Scalable Semidefinite Programming
Semidefinite programming (SDP) is a powerful framework from convex optimization that has striking potential for data science applications. This talk develops new provably correct algorithms for solving large SDP problems by economizing on both the storage and the arithmetic costs. We present two methods: one based on sketching, and the other on complementarity. Numerical evidence shows that these methods are effective for a range of applications, including relaxations of MaxCut, abstract phase retrieval, and quadratic assignment, and can handle SDP instances where the matrix variable has over 10^13 entries.
The first method modifies a standard primal-dual convex method - the conditional-gradient augmented Lagrangian method - to store (and work with) a sketched version of the primal. A low-rank approximation to the primal solution can be recovered from this sketch.

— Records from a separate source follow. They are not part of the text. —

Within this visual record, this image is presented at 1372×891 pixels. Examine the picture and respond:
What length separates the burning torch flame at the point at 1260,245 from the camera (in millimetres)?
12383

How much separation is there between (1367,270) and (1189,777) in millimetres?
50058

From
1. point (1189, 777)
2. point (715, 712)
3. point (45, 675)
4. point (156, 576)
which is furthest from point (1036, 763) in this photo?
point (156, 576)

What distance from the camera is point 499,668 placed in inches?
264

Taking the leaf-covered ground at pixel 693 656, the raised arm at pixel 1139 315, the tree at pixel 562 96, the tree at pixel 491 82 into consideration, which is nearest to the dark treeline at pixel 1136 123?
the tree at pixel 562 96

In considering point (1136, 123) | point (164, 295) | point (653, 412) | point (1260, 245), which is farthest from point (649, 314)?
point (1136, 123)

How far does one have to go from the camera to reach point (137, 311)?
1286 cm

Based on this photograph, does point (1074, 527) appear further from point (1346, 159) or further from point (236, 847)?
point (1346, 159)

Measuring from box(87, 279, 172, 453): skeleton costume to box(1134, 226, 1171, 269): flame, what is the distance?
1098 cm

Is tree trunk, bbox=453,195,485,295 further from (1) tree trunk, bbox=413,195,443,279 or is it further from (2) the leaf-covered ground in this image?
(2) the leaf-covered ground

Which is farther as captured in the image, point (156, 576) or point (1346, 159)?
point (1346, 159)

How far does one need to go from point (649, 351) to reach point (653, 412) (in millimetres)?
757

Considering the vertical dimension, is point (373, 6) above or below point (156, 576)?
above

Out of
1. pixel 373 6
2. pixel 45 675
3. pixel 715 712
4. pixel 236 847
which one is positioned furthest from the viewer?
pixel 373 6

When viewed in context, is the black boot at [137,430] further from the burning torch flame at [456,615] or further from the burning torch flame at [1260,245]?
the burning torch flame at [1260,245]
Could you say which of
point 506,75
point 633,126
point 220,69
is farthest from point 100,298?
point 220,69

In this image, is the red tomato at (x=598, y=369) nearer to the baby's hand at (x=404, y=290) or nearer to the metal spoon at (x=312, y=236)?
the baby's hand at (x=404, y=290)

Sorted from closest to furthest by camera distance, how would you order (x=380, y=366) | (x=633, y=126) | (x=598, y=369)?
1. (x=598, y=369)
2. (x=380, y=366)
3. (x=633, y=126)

The second method begins with a new approximate complementarity principle: Given an approximate solution to the dual SDP, the primal SDP has an approximate solution whose range is contained in the null space of the dual slack matrix. For weakly constrained SDPs, this null space has very low dimension, so this observation significantly reduces the search space for the primal solution.
This result suggests an algorithmic strategy that can be implemented with minimal storage:
(1) Solve the dual SDP approximately (with any first-order solver);
(2) compress the primal SDP to the null space of the dual slack matrix;
(3) solve the compressed primal SDP
Madeleine Udell is Assistant Professor of Operations Research and Information Engineering and Richard and Sybil Smith Sesquicentennial Fellow at Cornell University. She studies optimization and machine learning for large scale data analysis and control, with applications in marketing, demographic modeling, medical informatics, engineering system design, and automated machine learning.
Her research in optimization centers on detecting and exploiting novel structures in optimization problems, with a particular focus on convex and low-rank problems. These structures lead the way to automatic proofs of optimality, better complexity guarantees, and faster, more memory-efficient algorithms. She has developed a number of open-source libraries for modeling and solving optimization problems, including Convex.jl, one of the top tools in the Julia language for technical computing.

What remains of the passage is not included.